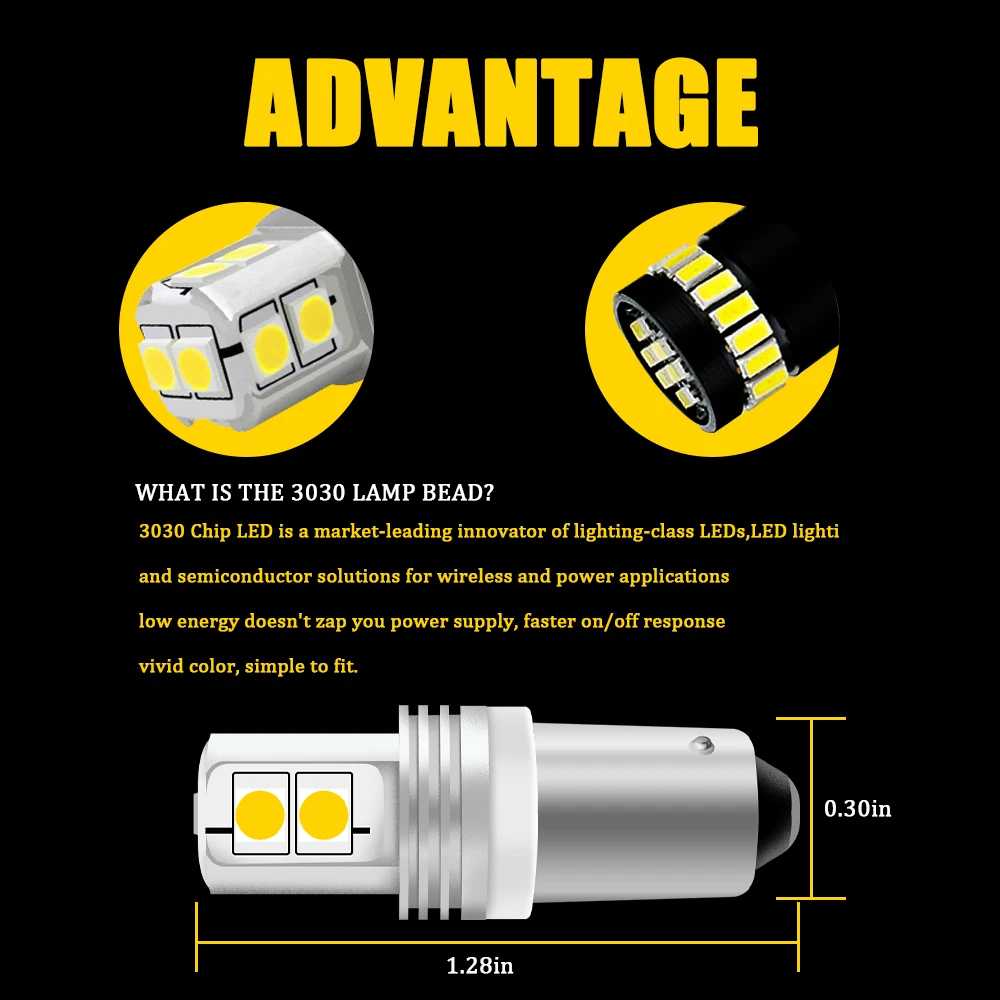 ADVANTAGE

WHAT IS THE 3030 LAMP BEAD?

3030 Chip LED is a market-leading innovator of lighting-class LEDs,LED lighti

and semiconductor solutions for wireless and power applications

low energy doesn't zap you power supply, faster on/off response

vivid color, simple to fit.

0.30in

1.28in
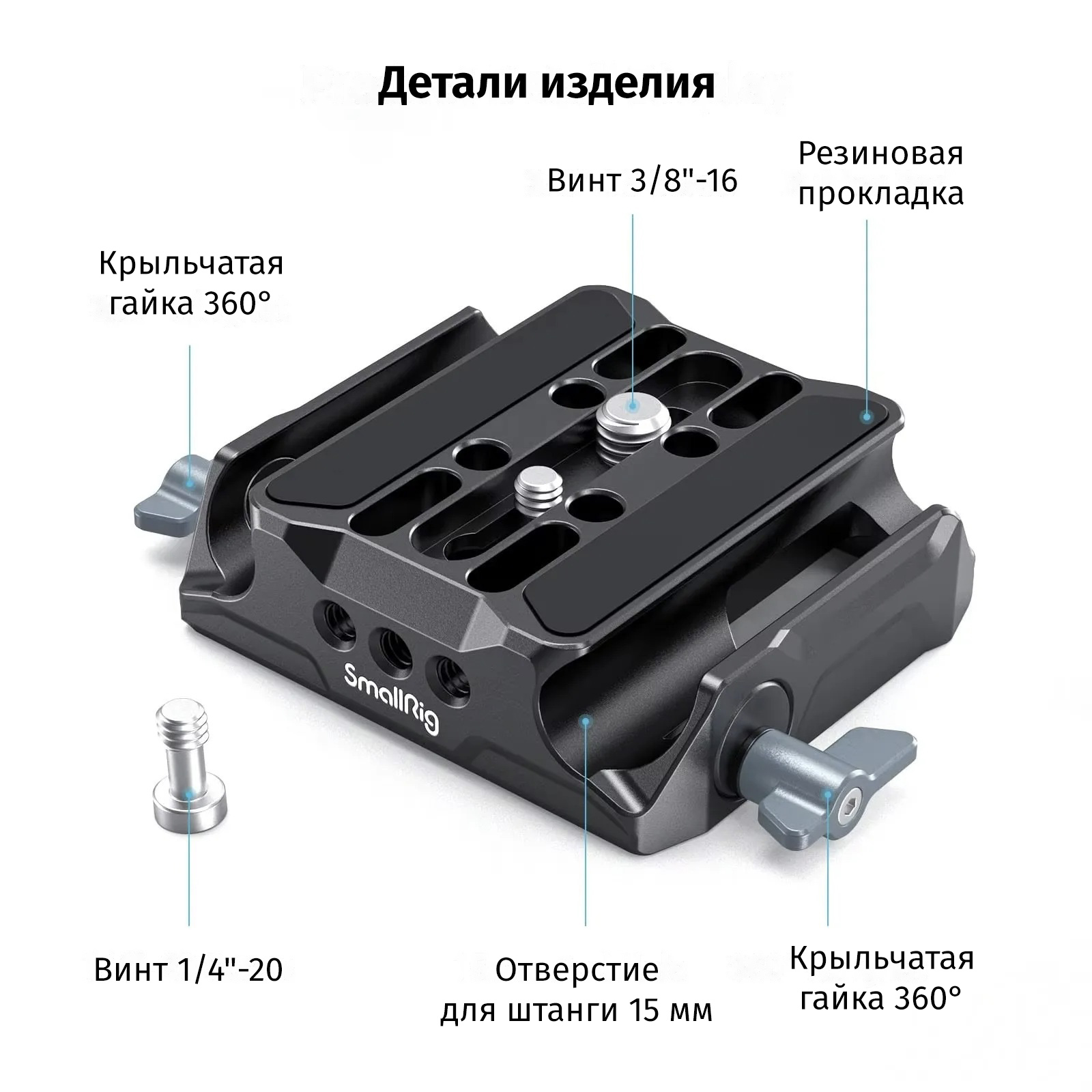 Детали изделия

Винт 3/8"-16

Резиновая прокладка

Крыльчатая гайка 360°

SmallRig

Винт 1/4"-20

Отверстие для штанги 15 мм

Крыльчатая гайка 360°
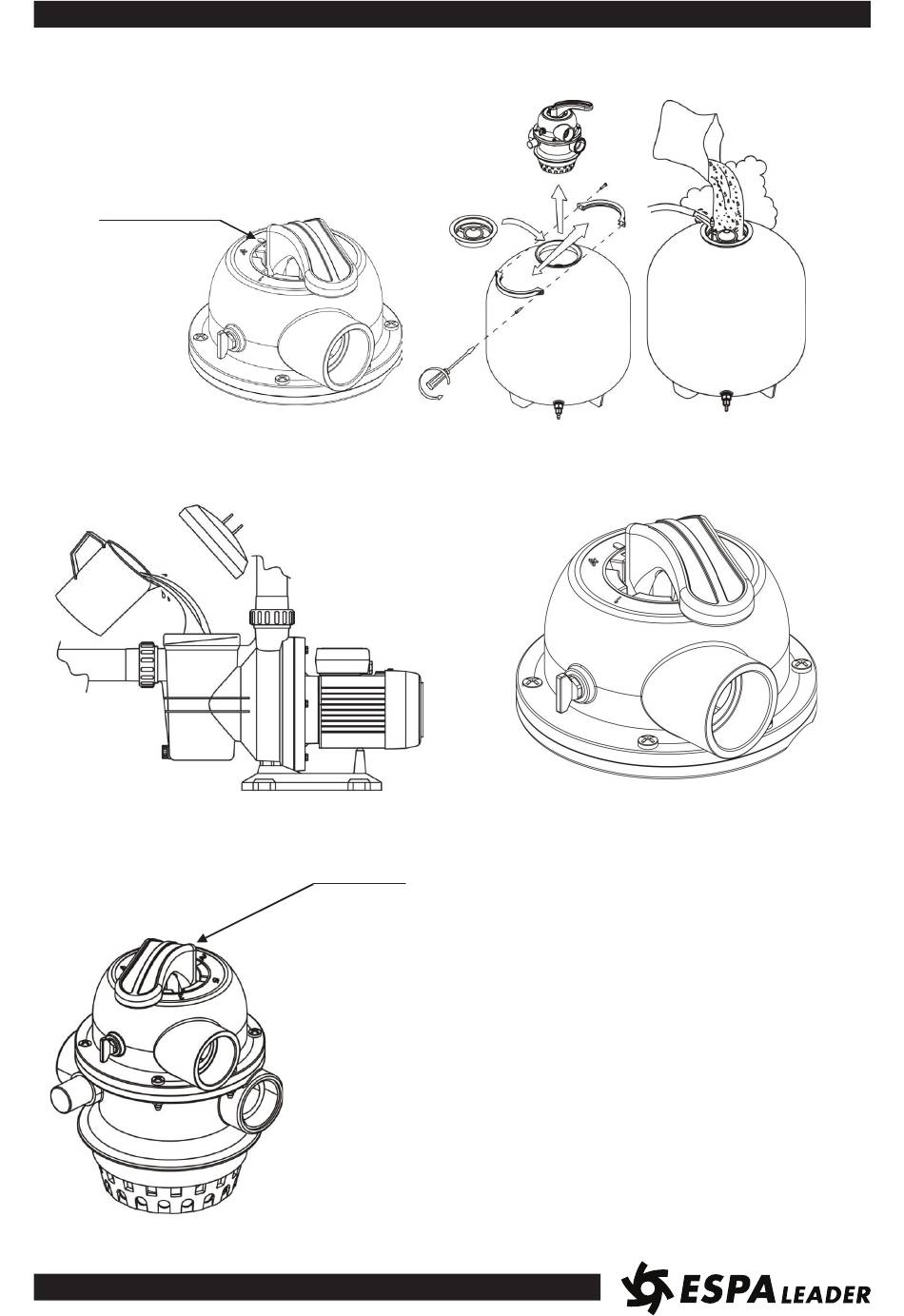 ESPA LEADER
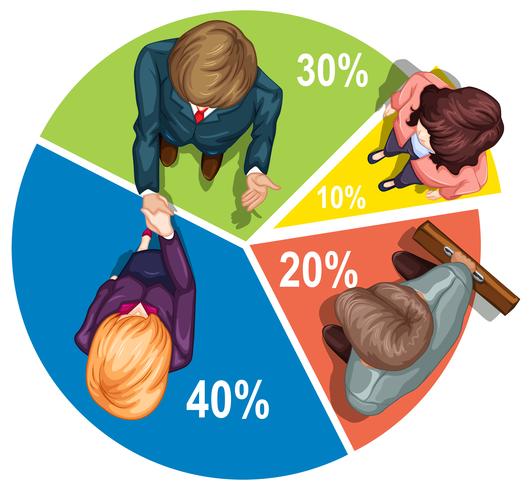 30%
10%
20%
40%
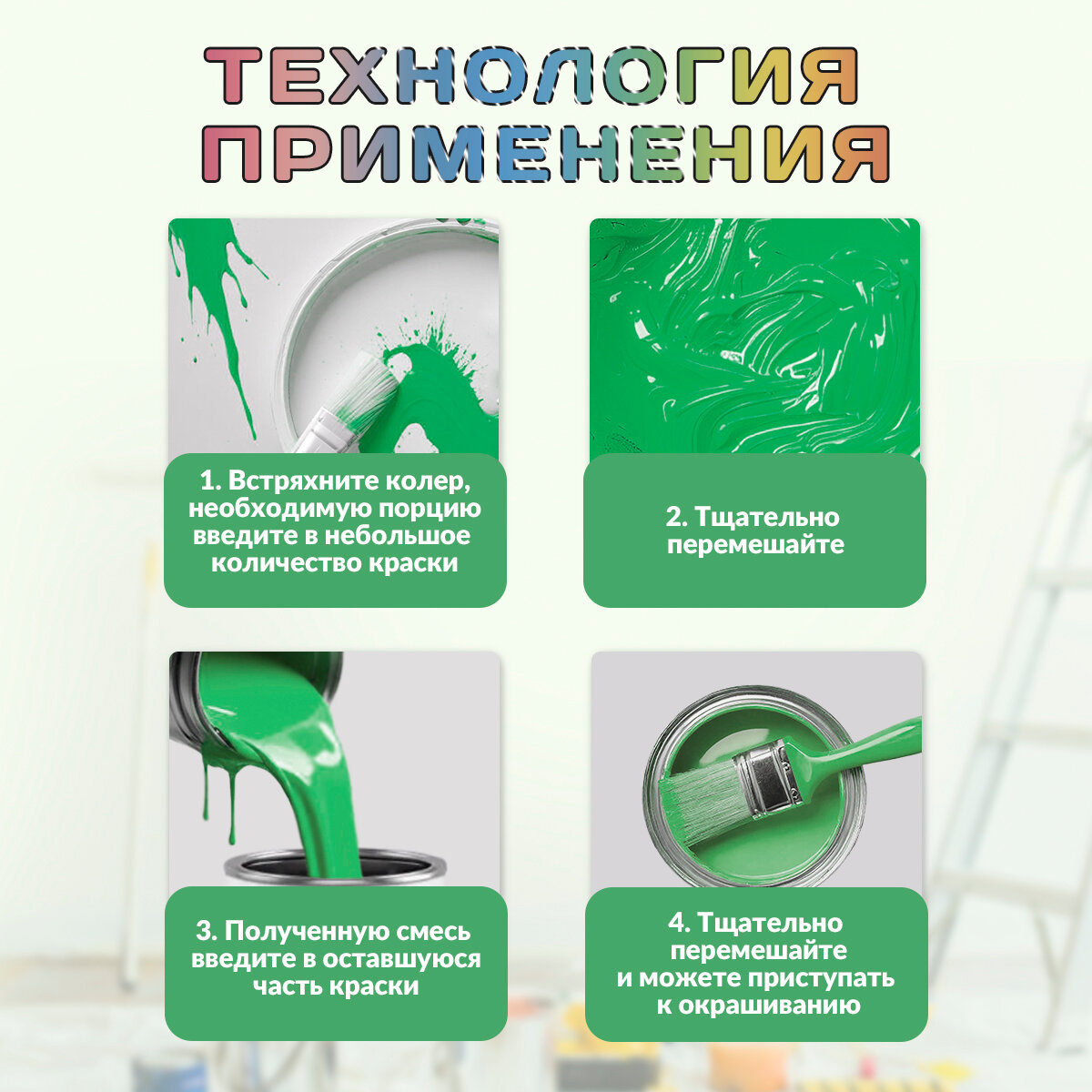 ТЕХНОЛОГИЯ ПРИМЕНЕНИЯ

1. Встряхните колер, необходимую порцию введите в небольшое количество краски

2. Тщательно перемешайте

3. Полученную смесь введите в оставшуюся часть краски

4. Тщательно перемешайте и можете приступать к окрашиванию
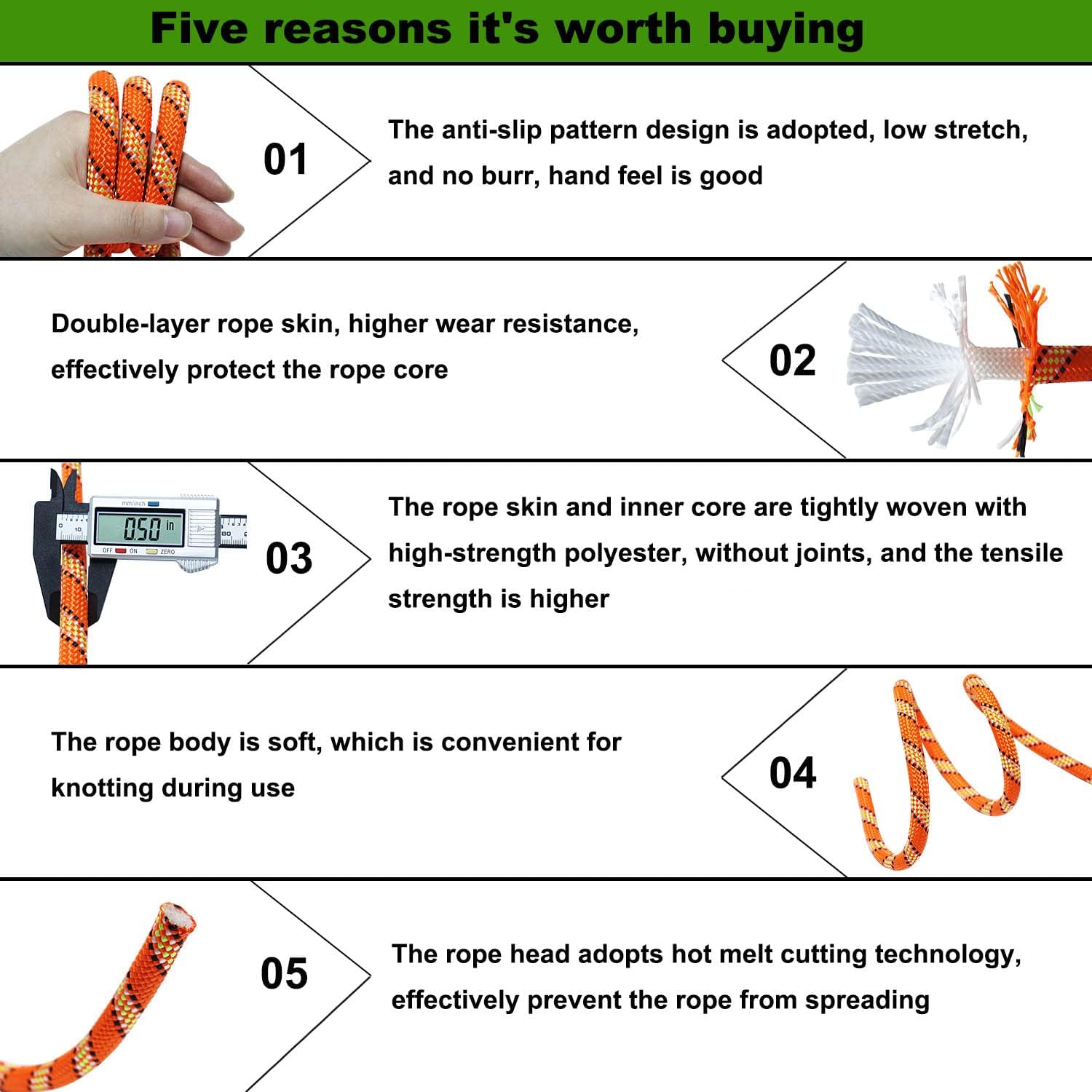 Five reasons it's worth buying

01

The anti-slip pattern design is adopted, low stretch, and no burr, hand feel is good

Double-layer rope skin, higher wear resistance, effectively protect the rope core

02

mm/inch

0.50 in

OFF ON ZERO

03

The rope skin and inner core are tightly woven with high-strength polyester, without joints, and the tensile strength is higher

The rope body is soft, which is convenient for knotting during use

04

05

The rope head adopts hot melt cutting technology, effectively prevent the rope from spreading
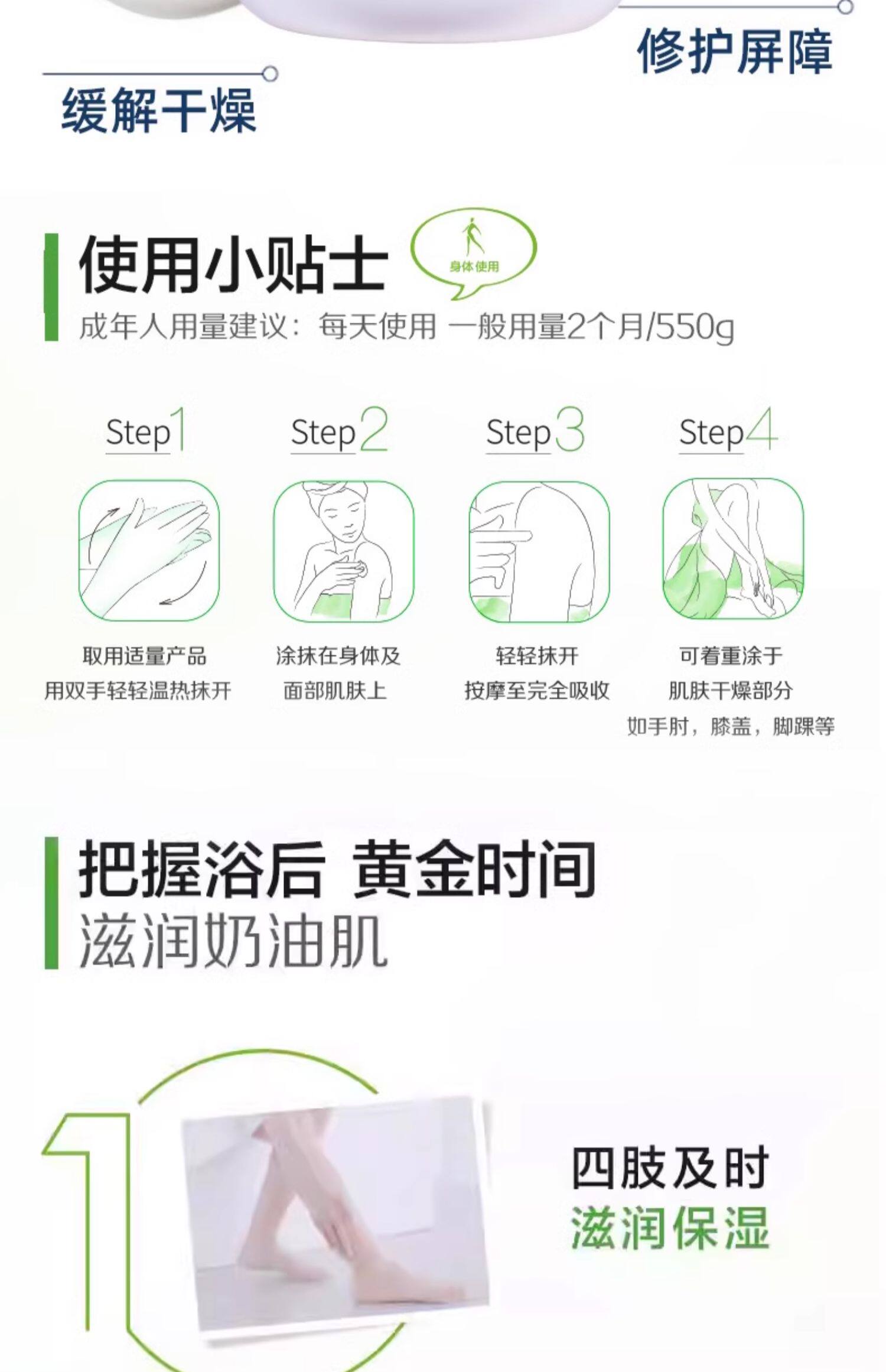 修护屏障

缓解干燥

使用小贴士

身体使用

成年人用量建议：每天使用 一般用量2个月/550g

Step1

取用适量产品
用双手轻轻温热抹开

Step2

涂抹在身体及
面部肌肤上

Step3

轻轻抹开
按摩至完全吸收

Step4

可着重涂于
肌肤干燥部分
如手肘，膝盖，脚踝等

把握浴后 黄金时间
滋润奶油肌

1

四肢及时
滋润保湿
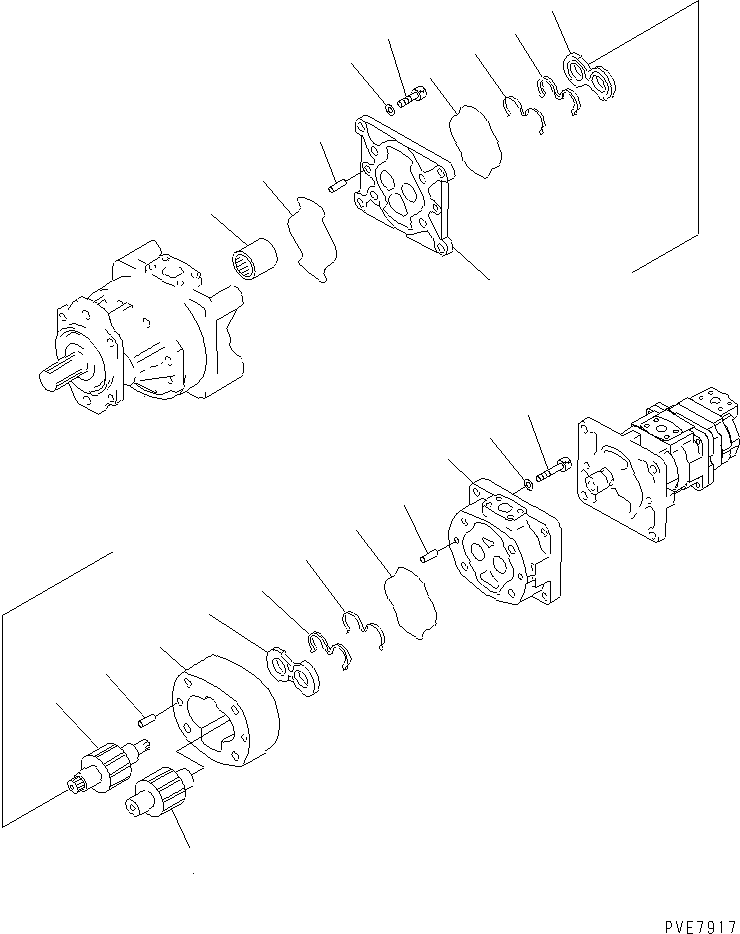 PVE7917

▸ Exercise details
Repeat all the records above exactly, leaving out any pictures.

▸ The completed task
 ADVANTAGE

WHAT IS THE 3030 LAMP BEAD?

3030 Chip LED is a market-leading innovator of lighting-class LEDs,LED lighti

and semiconductor solutions for wireless and power applications

low energy doesn't zap you power supply, faster on/off response

vivid color, simple to fit.

0.30in

1.28in
 Детали изделия

Винт 3/8"-16

Резиновая прокладка

Крыльчатая гайка 360°

SmallRig

Винт 1/4"-20

Отверстие для штанги 15 мм

Крыльчатая гайка 360°
 ESPA LEADER
 30%
10%
20%
40%
 ТЕХНОЛОГИЯ ПРИМЕНЕНИЯ

1. Встряхните колер, необходимую порцию введите в небольшое количество краски

2. Тщательно перемешайте

3. Полученную смесь введите в оставшуюся часть краски

4. Тщательно перемешайте и можете приступать к окрашиванию
 Five reasons it's worth buying

01

The anti-slip pattern design is adopted, low stretch, and no burr, hand feel is good

Double-layer rope skin, higher wear resistance, effectively protect the rope core

02

mm/inch

0.50 in

OFF ON ZERO

03

The rope skin and inner core are tightly woven with high-strength polyester, without joints, and the tensile strength is higher

The rope body is soft, which is convenient for knotting during use

04

05

The rope head adopts hot melt cutting technology, effectively prevent the rope from spreading
 修护屏障

缓解干燥

使用小贴士

身体使用

成年人用量建议：每天使用 一般用量2个月/550g

Step1

取用适量产品
用双手轻轻温热抹开

Step2

涂抹在身体及
面部肌肤上

Step3

轻轻抹开
按摩至完全吸收

Step4

可着重涂于
肌肤干燥部分
如手肘，膝盖，脚踝等

把握浴后 黄金时间
滋润奶油肌

1

四肢及时
滋润保湿
 PVE7917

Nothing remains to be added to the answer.